Callsen told BeautyMatter that in locations where luxury niche beauty had been given its own dedicated areas, it was selling very well. In the Vienna Airport, for example, niche now accounts for 10% of fragrance sales “at least, and possibly even 20%.” She added, “At Istanbul [airport], it’s huge.” Niche and artisanal fragrance brands will continue to outperform if they are supported by exclusive concepts, storytelling-led merchandising, and a shift towards more personalized scent profiles. At the same time, travel retail sets, special offers, and base-price propositions demonstrate that value and luxury can coexist within the same category architecture.
Nobilis, as noted, delivered strong growth, especially in the domestic markets of Germany, Austria, Switzerland, and Scandinavia. The purchasing trends, however, were the same. “The luxury brands and the entry-priced products are seeing growth,” said Callsen. “Domestically, the biggest challenge is the market for dupes, where you can find a €10 copy of a niche fragrance. In travel retail, we will never integrate these products, because we are a brand-building platform.”

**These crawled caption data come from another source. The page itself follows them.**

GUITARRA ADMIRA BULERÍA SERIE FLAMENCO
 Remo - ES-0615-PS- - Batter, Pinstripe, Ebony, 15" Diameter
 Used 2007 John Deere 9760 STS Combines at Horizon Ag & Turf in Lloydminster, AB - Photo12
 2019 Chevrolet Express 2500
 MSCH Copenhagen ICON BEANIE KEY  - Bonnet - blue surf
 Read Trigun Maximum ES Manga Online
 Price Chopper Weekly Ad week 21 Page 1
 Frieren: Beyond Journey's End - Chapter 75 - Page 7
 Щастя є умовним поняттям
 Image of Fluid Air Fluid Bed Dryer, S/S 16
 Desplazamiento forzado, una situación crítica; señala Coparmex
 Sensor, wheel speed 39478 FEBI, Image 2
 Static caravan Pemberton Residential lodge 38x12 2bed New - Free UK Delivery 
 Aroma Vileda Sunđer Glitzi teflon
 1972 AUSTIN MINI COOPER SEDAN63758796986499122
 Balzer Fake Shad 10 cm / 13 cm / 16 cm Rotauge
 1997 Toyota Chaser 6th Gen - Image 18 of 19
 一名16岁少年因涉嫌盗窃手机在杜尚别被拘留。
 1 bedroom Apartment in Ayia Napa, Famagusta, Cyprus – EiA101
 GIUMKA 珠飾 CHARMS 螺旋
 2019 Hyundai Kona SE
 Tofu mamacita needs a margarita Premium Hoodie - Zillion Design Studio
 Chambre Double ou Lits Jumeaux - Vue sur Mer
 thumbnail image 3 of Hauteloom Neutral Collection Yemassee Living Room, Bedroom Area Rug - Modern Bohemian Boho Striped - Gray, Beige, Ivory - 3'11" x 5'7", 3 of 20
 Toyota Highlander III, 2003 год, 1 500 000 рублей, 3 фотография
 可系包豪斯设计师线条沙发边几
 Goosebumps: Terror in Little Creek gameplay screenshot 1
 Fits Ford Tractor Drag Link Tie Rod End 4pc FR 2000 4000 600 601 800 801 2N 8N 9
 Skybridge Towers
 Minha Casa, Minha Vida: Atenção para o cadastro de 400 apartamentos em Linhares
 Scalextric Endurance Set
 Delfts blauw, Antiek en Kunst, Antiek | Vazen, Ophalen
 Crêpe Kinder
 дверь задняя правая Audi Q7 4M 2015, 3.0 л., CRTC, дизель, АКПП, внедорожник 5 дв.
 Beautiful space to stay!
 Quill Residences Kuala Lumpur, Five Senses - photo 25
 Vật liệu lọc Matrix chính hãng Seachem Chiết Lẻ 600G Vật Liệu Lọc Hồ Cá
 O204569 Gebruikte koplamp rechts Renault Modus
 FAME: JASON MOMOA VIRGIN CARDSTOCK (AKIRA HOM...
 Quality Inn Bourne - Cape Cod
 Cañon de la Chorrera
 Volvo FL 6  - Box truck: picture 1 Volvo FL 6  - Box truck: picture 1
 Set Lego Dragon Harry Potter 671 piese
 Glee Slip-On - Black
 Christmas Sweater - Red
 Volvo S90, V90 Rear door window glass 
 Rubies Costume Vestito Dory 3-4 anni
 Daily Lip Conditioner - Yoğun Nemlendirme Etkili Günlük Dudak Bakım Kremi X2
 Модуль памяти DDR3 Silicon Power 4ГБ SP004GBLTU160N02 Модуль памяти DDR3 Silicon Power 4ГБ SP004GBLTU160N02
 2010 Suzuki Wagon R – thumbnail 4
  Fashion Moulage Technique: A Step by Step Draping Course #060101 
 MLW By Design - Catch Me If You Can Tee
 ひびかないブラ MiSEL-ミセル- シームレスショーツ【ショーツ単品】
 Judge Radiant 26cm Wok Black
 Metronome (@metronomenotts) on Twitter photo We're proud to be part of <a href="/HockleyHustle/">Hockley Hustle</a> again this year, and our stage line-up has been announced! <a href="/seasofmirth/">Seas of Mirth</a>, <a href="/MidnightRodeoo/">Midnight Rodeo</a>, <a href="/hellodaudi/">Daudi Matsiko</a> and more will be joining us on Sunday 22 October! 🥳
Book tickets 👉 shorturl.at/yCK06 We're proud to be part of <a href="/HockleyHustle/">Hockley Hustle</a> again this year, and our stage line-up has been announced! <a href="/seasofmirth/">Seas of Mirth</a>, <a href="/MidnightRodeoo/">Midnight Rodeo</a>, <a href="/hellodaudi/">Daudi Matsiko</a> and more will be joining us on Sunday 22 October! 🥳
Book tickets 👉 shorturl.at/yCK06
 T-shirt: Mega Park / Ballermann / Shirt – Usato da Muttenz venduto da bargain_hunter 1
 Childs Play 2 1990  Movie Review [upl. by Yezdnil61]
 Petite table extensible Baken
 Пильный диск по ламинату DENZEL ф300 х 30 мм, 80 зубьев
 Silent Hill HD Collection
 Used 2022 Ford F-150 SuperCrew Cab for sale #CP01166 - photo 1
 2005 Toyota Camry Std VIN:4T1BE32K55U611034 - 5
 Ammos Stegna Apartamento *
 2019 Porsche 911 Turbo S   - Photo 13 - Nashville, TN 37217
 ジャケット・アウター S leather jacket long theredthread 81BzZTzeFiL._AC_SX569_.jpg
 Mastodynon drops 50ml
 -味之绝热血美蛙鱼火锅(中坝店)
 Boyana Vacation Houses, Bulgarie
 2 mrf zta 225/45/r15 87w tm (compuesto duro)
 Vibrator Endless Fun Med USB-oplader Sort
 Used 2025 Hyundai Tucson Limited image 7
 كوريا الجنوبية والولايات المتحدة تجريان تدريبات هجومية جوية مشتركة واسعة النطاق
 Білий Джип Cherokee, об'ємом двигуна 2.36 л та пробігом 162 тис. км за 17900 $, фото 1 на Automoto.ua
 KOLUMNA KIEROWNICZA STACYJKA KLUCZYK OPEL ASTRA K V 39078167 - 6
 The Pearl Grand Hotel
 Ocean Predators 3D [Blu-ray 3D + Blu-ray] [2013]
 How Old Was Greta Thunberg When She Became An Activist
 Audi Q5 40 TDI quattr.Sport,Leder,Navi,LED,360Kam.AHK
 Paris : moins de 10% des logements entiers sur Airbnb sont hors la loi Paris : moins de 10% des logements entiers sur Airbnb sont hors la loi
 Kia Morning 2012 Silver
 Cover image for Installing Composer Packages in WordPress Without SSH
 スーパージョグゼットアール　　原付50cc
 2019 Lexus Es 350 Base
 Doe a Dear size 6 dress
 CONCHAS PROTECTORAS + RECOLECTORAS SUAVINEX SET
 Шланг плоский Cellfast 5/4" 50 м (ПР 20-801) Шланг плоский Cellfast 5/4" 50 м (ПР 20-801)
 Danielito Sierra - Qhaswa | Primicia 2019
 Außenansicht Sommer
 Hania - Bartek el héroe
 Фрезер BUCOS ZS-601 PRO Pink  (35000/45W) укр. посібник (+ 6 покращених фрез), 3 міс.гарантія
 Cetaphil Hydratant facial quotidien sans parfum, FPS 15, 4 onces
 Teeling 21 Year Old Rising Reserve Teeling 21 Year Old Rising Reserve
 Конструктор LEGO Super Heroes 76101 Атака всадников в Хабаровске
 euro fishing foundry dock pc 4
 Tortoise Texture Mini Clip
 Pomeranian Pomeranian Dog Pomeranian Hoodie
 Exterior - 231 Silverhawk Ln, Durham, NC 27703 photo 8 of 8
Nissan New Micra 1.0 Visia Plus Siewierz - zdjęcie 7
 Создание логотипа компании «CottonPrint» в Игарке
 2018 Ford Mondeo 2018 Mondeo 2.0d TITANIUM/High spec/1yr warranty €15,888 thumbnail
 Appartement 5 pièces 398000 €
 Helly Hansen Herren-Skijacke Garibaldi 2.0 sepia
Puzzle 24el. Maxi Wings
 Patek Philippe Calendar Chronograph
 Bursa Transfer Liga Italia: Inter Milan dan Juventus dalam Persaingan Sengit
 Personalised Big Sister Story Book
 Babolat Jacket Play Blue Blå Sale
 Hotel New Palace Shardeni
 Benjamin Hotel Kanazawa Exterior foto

Heinemann is examining its assortments and pricing for every airport, right down to the terminals, so that each location’s product offer is more relevant. The brains behind the “assortment engine” is Director of Commercial Effectiveness Oliver Kreft, who is leading a new team of in-house data scientists and engineers in examining the SKUs in all categories to sharpen selection and pricing. This is designed to strengthen consumer appeal as Heinemann prepares for the next phase of its long-term expansion.
“Our ambition is to focus on curated assortments, strong brands, travel retail exclusives, and clear value propositions, all supported by data-driven pricing and close collaboration with our partners,” said Callsen. “Turning data and insights into impact creates more relevant offers.”
Kreft commented that of all the 215,000 SKUs Heinemann stocks, 30% are loss-making and more than 50% are cannibalizing others in-store. This has encouraged the company to move radically by transforming its assortment management at scale through data interrogation to identify sweet spots at individual shops, whether in beauty or spirits.
Importantly, while rationalization is taking place, Kreft said the retail offer would allow for some novel/interesting loss-making lines “because we want varied and exciting assortments that might inspire shoppers.” The project, piloted in the Vienna Airport—where the data has suggested a disruptive skincare cull of 20%—is now rolling out across larger Heinemann locations, with Frankfurt (where the company has a large new store in the just-inaugurated Terminal 3) slated for May 2026.
Kreft told BeautyMatter: “This is a starting point to being more data-driven, clearer, and faster. As soon as we’ve tackled assortments, we will move on to a promotions engine. Then, with pricing as well, we will have all the levers in place.” He added, “The era of easy wins is over, and the era of smarter value creation has begun. Technology is giving us transparency and analytical power we never had before. What will win is orchestration and curation, instead of overload.”
Zooming out to the group level, Heinemann does not publicly state its profits, but Spanger said 2025’s were “satisfactory.” In a statement, Max Heinemann added, “Profitability and discipline are essential for maintaining our entrepreneurial freedom. They enable us to think beyond short-term cycles and invest in people, in partnerships, and in infrastructure.”
For the rest of 2026, he said it would continue to expand in “high-potential markets” and bring its new assortment and pricing strategies up to full speed while collaborating with suppliers. The Co-CEO added, “The industry is changing structurally, [and] success will depend on relevance for travelers, resilient business models, and partnerships built on trust. We are confident that our long-term mindset and diversified set-up will position us well.”